===== PASSAGE PROVIDED =====

Move over takeout. There’s a new game in town.

Restaurants embraced delivery apps during the pandemic to keep business moving. 

Food delivery has grown to a trillion-dollar market in the U.S.

And financial pros are hot on the trail of the top plays in the industry.

While DoorDash (DASH) and Toast (TOST) garnered some attention, it was Uber Technologies (UBER) led the top five.

With food delivery now accounting for as much revenue as ride-sharing, Uber’s latest earnings call pushed the stock into new all-time highs.

We’re going to take a deeper look at this logistics behemoth and see whether the sleeping giant has finally awakened.

Uber’s Business

The taxi industry wasn’t one most investors expected to be upended.

Yet, Uber’s app technology changed how we move through ride-sharing – a practice that allows people to become taxi and delivery drivers on their schedule using their vehicles.

Uber boasts over 91 million active consumers, 5.4 million drivers, and operations in 10,500 cities in 72 countries globally.

The company’s business breaks down into three categories:

  • Mobility (51% of revenues) – Passenger transportation
  • Delivery (45% of revenues) – Restaurant and grocery delivery
  • Freight(4% of revenues) – Freight and package shipping

Core business

Source: Uber Investor Deck

Navigating the regulatory landscape hasn’t been easy for the company.

To smooth things over, Uber has partnered with taxi companies in many locations, helping them grow alongside the company.

=====

* [STUDY QUESTIONS]
1: According to the Uber article, what percentage of Uber's revenues comes from its Delivery category?
2: Continue the Uber article from its final sentence.
The records that come next are separate material and have no connection to the Uber article.

===== DATA EXTRACT =====

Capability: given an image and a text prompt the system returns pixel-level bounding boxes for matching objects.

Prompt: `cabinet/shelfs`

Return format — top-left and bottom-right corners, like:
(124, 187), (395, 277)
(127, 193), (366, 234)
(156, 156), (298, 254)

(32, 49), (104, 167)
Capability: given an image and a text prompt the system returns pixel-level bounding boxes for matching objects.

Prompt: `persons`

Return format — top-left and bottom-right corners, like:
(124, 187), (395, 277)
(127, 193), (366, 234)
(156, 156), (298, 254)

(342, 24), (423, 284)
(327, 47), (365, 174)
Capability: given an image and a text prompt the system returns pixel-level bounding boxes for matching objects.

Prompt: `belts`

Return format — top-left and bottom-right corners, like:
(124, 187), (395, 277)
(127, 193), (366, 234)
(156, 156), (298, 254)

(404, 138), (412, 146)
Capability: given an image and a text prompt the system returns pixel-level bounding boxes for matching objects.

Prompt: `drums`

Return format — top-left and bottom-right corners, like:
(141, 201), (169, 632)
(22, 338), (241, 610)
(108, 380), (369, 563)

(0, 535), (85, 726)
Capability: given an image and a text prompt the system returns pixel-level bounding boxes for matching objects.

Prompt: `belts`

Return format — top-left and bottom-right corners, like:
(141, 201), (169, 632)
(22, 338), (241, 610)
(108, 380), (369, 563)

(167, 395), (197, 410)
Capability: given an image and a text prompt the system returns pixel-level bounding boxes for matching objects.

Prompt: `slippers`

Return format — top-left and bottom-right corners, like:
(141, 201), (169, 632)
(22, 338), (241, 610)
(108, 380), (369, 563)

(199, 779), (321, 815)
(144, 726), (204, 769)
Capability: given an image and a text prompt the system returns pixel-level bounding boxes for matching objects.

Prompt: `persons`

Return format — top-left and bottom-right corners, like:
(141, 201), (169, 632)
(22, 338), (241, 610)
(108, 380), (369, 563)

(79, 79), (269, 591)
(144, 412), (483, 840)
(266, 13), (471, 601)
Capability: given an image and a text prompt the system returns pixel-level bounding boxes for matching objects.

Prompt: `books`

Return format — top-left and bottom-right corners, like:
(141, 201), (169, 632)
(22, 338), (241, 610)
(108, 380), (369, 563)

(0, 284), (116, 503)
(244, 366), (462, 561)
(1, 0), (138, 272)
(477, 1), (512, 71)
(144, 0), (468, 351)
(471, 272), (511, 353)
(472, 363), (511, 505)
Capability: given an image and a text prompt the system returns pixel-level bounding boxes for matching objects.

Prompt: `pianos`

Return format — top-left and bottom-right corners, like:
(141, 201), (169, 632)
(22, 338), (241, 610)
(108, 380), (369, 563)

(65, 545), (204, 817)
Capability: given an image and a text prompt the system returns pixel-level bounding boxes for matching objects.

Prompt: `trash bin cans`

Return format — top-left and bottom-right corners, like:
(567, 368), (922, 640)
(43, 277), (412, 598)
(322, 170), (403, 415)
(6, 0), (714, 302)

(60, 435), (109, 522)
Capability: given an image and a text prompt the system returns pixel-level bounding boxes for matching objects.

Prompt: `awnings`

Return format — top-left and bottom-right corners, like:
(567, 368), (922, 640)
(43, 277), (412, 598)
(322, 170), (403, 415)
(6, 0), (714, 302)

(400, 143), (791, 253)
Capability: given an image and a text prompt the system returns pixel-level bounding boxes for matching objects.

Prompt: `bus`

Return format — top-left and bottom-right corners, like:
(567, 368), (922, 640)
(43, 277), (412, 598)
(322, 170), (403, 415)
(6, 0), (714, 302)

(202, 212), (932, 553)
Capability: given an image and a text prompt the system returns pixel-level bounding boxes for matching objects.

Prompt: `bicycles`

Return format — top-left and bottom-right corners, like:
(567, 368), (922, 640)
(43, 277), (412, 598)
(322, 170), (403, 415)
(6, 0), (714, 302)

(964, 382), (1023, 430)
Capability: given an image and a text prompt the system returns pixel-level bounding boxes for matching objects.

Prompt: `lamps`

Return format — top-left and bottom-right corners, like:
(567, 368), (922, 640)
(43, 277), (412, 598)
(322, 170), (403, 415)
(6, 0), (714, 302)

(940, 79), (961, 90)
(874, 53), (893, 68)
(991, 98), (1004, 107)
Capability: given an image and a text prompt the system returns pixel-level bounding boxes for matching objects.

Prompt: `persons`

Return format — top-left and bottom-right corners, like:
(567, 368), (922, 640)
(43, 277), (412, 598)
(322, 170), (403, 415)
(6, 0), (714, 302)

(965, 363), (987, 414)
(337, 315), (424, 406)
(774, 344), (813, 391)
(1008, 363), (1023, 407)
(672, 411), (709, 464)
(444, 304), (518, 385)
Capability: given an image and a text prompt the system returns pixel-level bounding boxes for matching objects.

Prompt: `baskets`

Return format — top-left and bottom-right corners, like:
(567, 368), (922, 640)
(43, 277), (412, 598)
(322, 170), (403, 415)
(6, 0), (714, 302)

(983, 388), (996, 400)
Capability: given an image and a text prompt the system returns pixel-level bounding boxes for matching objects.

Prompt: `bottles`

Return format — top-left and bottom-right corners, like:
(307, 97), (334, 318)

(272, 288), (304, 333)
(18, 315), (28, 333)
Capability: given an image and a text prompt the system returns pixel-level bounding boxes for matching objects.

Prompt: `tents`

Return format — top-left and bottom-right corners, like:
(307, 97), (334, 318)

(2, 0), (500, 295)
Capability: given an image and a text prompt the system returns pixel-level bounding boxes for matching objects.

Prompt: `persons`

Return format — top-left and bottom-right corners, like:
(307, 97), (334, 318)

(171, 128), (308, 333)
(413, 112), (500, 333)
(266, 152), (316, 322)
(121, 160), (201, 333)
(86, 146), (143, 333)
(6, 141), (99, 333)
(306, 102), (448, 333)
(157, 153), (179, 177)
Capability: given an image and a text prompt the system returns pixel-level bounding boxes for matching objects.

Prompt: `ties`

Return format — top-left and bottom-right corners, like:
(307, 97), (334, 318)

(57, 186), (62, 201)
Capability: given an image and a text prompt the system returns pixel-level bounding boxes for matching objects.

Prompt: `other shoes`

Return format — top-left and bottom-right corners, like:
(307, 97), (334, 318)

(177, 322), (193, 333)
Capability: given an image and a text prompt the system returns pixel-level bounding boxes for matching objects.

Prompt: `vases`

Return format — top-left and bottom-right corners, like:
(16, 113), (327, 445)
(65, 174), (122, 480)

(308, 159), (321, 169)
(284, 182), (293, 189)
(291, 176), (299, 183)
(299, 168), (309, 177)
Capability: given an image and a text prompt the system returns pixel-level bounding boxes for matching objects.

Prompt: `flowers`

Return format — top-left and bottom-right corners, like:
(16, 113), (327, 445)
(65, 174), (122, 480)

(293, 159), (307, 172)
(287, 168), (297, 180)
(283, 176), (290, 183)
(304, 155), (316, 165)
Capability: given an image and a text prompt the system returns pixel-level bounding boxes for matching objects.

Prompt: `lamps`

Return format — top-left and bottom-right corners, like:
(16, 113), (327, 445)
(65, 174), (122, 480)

=====

* [RESPONSES]
1: Delivery accounts for 45% of Uber's revenues.

2:
Uber’s latest earning report highlighted an inflection point as the company finally turned a sizable P&L profit.

Financials

Financials

Source: Stock Analysis

Uber has had no problem increasing sales. It’s just struggled to do it profitably.

That’s why 2023 was a turning point for the company.

While gross margins were down, operating and profit margins turned positive, as did free-cash-flow.

Along with the fantastic results, management announced a $7 billion share repurchase program, a yield of about 4.3%.

Assuming management is correct, and the company can grow profitably from here on out, there’s a lot of upside potential.

Valuation

Valuation

Source: Seeking Alpha

Uber isn’t necessarily cheap by P/E or price-to-cash flow valuations.

Lyft (LYFT) trades at 28.5x earnings, while DoorDash trades at 27.6x cash.

Neither of those is what we’d consider a good value. 

What is notable is Uber generates a P&L profit. No other peer did that last year on a GAAP basis.

Growth

Growth

Source: Seeking Alpha

All of these app companies have no problem driving revenue growth.

Only Uber has managed to turn that into sustainable profits.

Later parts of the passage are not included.